Suburban areas with yards and neighborhood playgrounds not owned by the city are were kids actually could and did socialize during the pandemic.

> #2 kept their infection waves in check with early quick nuanced NPI instead of waiting until only the big hammer could help

No place succeeded at this, other than small island nations. This is a fake narrative.

Urban centers used to have kids congregating in non-purpose built places all the time, before that was all stratified away. That's precisely what GP was saying I think.

#2 wasn't about suppressing the virus to zero (true, no place succeeded at, not even China), it as about avoiding long stretches of strong countermeasures by applying lighter countermeasures earlier. They still required some escalation for maybe a few weeks but that's far from what people had who had to dig themselves out from underneath a massive wave they ran into at full speed.

I understand what you are claiming, but it's a narrative not based on what actually happened.

The places that locked down earlier stayed locked down, and the places that locked down later re-opened earlier. No state stayed locked down to "dig themselves out of a hole"; that's not how any of the waves played out.

Whole countries locked down earlier, cutting the waves and death count to negligible numbers. They opened up in summer 2020, but later closed early again.
To me this is honestly more depressing than climate change and just as depressing as global poverty. We can make sure civilization keeps existing, we can stop exploiting the global south, but even then the best-off people in the world will still often feel that life is not worth living.

I’m glad there are people for whom medication and therapy works.
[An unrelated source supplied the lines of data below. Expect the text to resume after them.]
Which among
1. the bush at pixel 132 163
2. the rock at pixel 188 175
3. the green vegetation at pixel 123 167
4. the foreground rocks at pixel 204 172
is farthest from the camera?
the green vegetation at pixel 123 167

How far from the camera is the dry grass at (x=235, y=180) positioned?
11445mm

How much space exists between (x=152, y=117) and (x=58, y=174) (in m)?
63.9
I hope more people can get access to medication. I’m also sad that there isn’t more being done to address root causes.

I partially agree.

The other big thing that caused kids to go inside was fear of abduction. 24/7 cable news, starting in the 80s, was constantly stoking fear of this.
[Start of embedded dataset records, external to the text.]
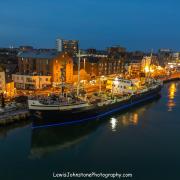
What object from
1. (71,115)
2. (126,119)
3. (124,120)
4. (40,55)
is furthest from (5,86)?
(126,119)

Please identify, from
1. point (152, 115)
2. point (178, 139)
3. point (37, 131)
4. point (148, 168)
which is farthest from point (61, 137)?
point (152, 115)

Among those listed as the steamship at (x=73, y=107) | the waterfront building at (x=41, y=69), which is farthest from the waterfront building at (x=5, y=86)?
the steamship at (x=73, y=107)

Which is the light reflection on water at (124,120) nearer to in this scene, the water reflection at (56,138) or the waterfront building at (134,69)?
the water reflection at (56,138)

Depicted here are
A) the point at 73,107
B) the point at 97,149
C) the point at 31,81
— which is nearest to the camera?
the point at 97,149

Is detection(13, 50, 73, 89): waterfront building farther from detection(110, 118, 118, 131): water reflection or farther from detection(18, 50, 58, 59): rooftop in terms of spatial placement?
detection(110, 118, 118, 131): water reflection

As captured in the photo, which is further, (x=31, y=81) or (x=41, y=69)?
(x=41, y=69)

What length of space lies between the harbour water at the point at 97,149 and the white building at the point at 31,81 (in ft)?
29.6

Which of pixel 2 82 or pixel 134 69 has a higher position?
pixel 134 69

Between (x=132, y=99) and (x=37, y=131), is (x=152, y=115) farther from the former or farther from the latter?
(x=37, y=131)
In the 80's I remember watching an Oprah (while sick at home, watching TV was the way to get well, because it I hated it so much) on Adam Walsh's murder. His body was found near were I lived a few years before. I believe this was the beginning of the "your kids will be kidnapped and murdered" hysteria.
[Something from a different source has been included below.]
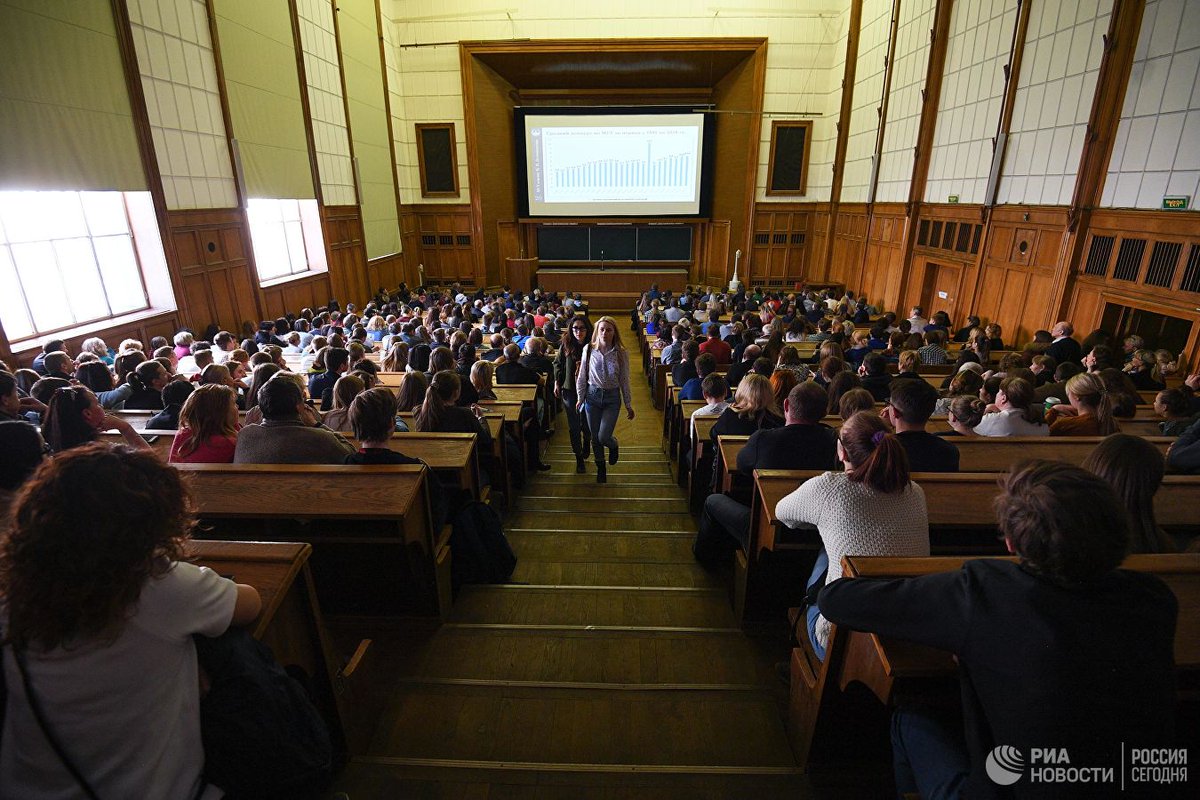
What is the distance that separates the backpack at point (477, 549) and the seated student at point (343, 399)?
1018 mm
Parents reacted to this pulling their kids closer to home and when video games became a thing, it wasn't even hard to keep them inside anymore. Now, with cell phones, the battle is completely lost. These devices give kids (and everyone that uses them) little squirts of pleasure all day long.

I've been an avid walker for 26 years. Not until the pandemic did I ever see people outside (kids or adults), except people walking a dog to let it crap somewhere. I guess that's one good side effect of it.

This take is not extreme at all. Everyone with an ounce of intuition knows it. The only people who could be happy in this society are narcissists or autists (nothing against the latter). Even if you are lucky enough to find what you love you’d have to be even luckier to have it be able to make enough to keep up with all the rentiness of it all. I guess you might also find who you love and have someone to suffer with.